It seems only fitting, in the last few hours of the year, to look back at my first full calendar year of blogging, and post a few reflections about the experience.
Best posts: I submitted my five favourites by request of The Corner and won't repeat the list again tonight. If I had to choose my favourite of these five, I think it would be God's "perfect will" and Romans 12, which best represents what I strive for in a theological post.
My best idea: The September moratorium on science fiction broadened my horizons a bit, and even though I didn't get through my entire planned reading list, I read some stuff I wouldn't have bothered with otherwise.
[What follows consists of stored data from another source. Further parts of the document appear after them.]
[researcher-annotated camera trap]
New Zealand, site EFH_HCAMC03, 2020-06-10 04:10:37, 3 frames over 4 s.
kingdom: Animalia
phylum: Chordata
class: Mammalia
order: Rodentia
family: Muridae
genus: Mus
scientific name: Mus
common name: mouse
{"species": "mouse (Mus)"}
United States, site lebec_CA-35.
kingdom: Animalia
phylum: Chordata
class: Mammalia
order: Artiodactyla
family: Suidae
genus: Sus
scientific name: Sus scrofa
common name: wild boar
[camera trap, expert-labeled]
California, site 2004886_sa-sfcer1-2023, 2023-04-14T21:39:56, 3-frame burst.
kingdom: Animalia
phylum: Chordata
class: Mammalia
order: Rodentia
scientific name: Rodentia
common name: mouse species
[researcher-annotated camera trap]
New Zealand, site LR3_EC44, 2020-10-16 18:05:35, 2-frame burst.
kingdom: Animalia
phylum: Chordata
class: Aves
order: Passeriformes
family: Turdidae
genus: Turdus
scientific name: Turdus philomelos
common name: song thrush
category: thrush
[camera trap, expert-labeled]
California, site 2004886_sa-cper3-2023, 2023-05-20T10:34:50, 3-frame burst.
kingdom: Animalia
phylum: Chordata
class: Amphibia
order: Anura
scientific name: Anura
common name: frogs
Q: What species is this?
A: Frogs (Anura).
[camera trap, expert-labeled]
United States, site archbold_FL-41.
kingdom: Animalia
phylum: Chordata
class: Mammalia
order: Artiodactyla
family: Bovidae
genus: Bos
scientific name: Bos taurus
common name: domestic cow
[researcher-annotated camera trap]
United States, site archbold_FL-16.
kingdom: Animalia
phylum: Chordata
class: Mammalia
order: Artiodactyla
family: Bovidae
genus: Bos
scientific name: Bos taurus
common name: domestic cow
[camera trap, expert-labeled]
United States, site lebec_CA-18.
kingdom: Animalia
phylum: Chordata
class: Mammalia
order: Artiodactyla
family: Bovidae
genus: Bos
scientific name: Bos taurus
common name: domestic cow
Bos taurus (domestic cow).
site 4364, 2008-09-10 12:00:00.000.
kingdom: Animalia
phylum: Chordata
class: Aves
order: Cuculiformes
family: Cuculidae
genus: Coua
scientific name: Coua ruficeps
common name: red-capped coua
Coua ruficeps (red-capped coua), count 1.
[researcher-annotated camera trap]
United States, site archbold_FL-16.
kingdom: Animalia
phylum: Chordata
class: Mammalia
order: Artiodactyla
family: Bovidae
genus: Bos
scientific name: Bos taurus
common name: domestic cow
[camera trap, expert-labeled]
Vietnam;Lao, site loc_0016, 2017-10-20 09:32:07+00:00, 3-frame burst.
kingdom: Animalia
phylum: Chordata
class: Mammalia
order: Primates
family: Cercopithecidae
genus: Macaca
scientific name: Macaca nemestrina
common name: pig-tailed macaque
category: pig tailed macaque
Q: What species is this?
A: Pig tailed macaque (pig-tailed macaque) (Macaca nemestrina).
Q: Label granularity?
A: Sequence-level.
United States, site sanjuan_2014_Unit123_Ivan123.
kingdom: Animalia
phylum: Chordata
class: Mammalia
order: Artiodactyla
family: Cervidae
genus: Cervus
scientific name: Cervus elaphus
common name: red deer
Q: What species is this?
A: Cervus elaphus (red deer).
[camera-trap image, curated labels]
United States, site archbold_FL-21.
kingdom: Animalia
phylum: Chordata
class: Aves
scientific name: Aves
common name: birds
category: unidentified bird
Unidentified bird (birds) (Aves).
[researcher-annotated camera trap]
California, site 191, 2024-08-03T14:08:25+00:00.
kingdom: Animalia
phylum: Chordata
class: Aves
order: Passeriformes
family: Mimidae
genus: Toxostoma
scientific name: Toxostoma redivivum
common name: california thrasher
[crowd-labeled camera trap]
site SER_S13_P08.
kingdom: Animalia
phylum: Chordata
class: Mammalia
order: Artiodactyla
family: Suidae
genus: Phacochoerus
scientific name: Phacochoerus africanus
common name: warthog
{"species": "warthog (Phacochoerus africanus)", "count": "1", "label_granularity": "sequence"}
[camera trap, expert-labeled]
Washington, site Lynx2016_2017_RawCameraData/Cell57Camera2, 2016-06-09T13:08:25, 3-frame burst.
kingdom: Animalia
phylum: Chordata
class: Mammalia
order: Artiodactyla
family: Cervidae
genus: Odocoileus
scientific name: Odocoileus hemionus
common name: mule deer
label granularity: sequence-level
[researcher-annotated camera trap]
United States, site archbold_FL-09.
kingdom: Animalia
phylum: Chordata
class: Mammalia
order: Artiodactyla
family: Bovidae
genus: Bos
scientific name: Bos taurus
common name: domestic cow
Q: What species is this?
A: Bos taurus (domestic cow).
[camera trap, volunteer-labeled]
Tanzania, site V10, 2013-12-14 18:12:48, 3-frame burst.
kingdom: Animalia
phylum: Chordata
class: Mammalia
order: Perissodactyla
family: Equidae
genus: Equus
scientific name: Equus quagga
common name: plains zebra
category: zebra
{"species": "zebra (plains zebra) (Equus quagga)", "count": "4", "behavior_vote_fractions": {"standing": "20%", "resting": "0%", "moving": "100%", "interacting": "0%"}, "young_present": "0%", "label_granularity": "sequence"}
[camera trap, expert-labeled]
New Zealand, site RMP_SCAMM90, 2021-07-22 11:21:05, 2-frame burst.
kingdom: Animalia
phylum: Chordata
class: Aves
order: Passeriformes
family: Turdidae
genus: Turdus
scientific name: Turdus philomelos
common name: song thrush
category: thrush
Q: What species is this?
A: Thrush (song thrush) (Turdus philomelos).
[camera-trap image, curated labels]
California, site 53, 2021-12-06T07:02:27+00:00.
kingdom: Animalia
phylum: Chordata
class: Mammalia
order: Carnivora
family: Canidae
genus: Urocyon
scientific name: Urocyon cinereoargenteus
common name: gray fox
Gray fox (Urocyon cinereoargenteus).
Strictly speaking this was a personal reading idea, not a blogging idea, but the reason I decided do it in the first place was that I was tracking my reading habits on the blog and wouldn't have noticed otherwise. One thing blogging has done for me over the last year is help me to organize my thinking, somewhat.
From the another-flagstone-on-the-road-to-hell dept.: My best-intentioned idea that went nowhere was "Required Reading Month" in November. As it happened, the books on my list were perpetually checked out of the local library system and never available, with a single exception that wasn't the one I wanted to start with. So I never actually got around to reading any of them.
Books read: Since I started keeping track at the beginning of June, I've read 44 books. My habits didn't change just because I started charting them, so it's a safe estimate that I completed about 75 books since January. My favourite of the lot was The Life of Pi by Yann Martel.
I wrote 13 reviews, in varying lengths, of books this year.
Movies viewed: Again, since June, I have viewed 27 films, either at home or in the theatre. My favourite for the year was also the best movie from this year: The Village, M. Night Shyamalan's most recent.
Of those 27, I reviewed eight.
Out and around the blogosphere: Finally, so as not to toot my own horn endlessly, my favourite blog that I discovered for the first time in the last year is La Shawn Barber's Corner. Alphabetical order put her at the top of my blogroll, but over the last few months I've really begun to appreciate her insights, especially in those areas where our interests appear to cross.
My favourite "re-branding" effort is the one at Challies.com. Not that the old version was bad, but the new design is truly spectacular. Also, affirming the dictum that simplest is best, the new look at Coffeehouse at the End-Of-Days is very nice as well.
"Most improved blog" goes, without question, to James White, who finally ditched hand-coded HTML and all its attendant inconsistencies for actual blog software and a PHP backend. (And the content is top-shelf, with or without all the technical wizbangery.)
Summing up: I spent the last quarter of 2003 banging the Crusty Curmudgeon into shape and feeling out this blogging thing. In 2004, it actually became what I wanted it to be. If anything it has exceeded my expectations, as I suspect this blog has superseded my original Web site as the front end of my presence on the WWW. Finally, I close the year as the fifth most relevant site on Google for the search term "crusty." (I actually peaked at #2 just before Christmas!) I haven't lost interest in the blog yet, so on the whole it's been a very good year. Best of all, I'll be able to hit the ground running in 2005. My first post of the new year will detail some of my plans.